The exhibition includes dozens of photocopied and offset zines alongside numerous original paste-ups that King began making after he relocated to San Francisco in 1980. He produced these cheaply-made zines as a way to move through his graphic design concepts—stapling together a few letter-sized pages with minimal text and juxtaposed images that he drew from mainstream periodicals like National Geographic and the San Francisco Chronicle. This practice evolved into a robust yet obscure publishing output that varied widely in subject matter and approach, featuring dystopian science fiction zines indebted to J.G. Ballard (Suburbs of Hell), collaborative works made using mail art practices (Too Many Zombies; No. One), and projects that reflected the politics and anarcho punk aesthetics of his bands (Sleeping Dogs #1 and #2).
Also on view are a selection of King’s self-published idiosyncratic books, which he began to produce in the early 2000s through online print-on-demand services. Published under his imprint MoST Books (Museum of Small Things), King issued dozens of brief volumes in editions of only a couple copies each, a series of wide-ranging explorations on topics that included rock formations in early Western films, masked film characters, and comic book heroes. The works drew on his sprawling collections of peculiar objects and printed materials that he diligently accumulated and photographed, as well as the cut-and-paste scrapbooks that he created over decades. Toward the end of his life, King grew more involved in small DIY publishing communities, bringing about a wave of book projects that assembled the work he had been creating for decades, but that was far less known than the Crass symbol. Several publications on his graphic design and photography released through Colpa Press, &Pens, Goteblüd, and Gingko Press/ Kill Yr Idols are included in the exhibition and available for purchase.

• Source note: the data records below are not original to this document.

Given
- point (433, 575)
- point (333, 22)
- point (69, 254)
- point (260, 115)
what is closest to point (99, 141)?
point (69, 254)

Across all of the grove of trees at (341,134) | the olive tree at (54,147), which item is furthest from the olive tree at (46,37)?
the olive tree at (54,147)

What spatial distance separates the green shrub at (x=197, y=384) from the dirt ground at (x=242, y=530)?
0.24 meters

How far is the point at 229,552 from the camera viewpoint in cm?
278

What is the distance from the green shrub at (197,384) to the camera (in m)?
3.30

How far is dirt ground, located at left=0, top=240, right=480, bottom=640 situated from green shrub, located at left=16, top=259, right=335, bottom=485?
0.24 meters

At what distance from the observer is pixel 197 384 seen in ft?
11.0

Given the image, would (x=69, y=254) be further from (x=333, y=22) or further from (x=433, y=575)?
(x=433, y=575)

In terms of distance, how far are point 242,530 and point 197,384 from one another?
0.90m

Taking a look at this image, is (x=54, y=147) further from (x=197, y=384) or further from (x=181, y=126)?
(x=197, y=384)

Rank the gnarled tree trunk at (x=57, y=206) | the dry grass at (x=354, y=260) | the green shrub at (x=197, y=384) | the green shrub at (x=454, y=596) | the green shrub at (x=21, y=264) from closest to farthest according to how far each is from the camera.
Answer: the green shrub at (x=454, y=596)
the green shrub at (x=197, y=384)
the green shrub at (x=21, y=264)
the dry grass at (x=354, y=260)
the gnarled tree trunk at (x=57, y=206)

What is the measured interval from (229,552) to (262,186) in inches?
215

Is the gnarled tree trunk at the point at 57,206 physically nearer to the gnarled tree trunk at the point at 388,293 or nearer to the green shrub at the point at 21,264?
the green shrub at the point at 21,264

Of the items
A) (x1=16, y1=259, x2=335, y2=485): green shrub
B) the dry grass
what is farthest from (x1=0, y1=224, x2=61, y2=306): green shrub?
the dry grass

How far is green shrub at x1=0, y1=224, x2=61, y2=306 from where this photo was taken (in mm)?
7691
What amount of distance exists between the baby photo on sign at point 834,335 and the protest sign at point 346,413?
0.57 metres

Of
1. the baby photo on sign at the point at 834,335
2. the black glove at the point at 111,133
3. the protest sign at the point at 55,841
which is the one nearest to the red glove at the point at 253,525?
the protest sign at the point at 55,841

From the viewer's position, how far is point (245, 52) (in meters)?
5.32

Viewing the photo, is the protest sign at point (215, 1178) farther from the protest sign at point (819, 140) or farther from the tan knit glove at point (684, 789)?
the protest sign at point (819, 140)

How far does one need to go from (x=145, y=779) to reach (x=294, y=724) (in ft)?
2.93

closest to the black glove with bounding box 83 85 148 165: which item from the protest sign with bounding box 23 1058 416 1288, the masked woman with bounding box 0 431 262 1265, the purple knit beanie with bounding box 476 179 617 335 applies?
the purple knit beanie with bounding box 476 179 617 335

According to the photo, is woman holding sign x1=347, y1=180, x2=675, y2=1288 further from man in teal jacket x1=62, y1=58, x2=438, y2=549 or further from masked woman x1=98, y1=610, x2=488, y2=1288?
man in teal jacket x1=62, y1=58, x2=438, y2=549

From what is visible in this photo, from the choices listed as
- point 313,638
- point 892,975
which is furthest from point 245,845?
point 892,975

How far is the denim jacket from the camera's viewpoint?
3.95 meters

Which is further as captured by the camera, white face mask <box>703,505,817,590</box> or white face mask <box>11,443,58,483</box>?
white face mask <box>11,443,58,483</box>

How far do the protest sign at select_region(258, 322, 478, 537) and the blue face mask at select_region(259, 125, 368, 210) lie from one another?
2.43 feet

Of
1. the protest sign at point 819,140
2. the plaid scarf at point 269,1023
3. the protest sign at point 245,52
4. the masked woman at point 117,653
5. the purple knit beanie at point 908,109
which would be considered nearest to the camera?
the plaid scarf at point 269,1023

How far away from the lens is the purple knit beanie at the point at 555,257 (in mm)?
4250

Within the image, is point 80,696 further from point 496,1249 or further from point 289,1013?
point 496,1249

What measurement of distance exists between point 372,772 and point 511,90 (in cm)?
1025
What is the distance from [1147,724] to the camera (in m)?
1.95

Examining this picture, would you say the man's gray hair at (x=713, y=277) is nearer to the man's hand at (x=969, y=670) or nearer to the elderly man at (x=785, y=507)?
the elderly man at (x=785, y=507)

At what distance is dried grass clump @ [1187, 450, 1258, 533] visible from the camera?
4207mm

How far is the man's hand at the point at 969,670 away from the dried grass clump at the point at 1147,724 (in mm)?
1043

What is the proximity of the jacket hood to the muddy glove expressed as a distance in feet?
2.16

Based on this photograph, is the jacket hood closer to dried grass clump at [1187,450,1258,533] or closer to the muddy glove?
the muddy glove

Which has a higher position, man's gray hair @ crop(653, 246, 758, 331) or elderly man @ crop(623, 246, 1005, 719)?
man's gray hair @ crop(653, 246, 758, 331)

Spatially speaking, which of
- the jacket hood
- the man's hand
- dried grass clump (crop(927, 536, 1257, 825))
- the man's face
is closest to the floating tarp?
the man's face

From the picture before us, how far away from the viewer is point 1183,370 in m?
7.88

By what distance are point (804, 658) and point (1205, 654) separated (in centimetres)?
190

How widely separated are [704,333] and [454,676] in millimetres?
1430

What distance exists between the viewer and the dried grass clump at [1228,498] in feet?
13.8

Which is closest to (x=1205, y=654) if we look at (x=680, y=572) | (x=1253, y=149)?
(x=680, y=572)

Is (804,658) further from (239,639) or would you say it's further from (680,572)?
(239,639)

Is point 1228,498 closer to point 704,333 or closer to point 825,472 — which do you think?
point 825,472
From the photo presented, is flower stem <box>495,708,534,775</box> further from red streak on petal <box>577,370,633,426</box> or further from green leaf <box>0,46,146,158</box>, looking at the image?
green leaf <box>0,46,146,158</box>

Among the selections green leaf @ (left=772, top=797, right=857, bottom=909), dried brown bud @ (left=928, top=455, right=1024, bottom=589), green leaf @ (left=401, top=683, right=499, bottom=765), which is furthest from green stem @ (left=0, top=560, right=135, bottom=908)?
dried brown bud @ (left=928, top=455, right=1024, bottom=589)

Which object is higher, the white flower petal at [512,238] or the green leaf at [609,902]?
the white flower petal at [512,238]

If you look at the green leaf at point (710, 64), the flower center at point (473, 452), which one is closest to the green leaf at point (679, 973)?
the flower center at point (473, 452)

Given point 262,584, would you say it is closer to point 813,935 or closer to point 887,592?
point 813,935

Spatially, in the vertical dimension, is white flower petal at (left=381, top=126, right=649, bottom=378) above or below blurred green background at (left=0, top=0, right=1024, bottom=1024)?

David King Publications 1977–2019, co-published by Colpa Press and San Francisco Center for the Book, is now in its second printing and is available for purchase through Printed Matter.
On the occasion of the exhibition, Printed Matter and the David King Estate have produced a new screenprinted exhibition poster, reproducing King’s iconic illustration created for his band Sleeping Dogs. Printed in Los Angeles by Kol-Bee.
This exhibition is made possible with the cooperation of the David King Estate and supported, in part, by public funds from the New York City Department of Cultural Affairs in partnership with City Council, and the New York State Council on the Arts.
A version of this exhibition was first developed by Antonucci and Borruso for the San Francisco Center for the Book, presented October 25–December 22, 2024, and an accompanying book David King Publications 1977–2019 was published on occasion of the show, with both initiatives supported in part by a grant from the National Endowment for the Arts.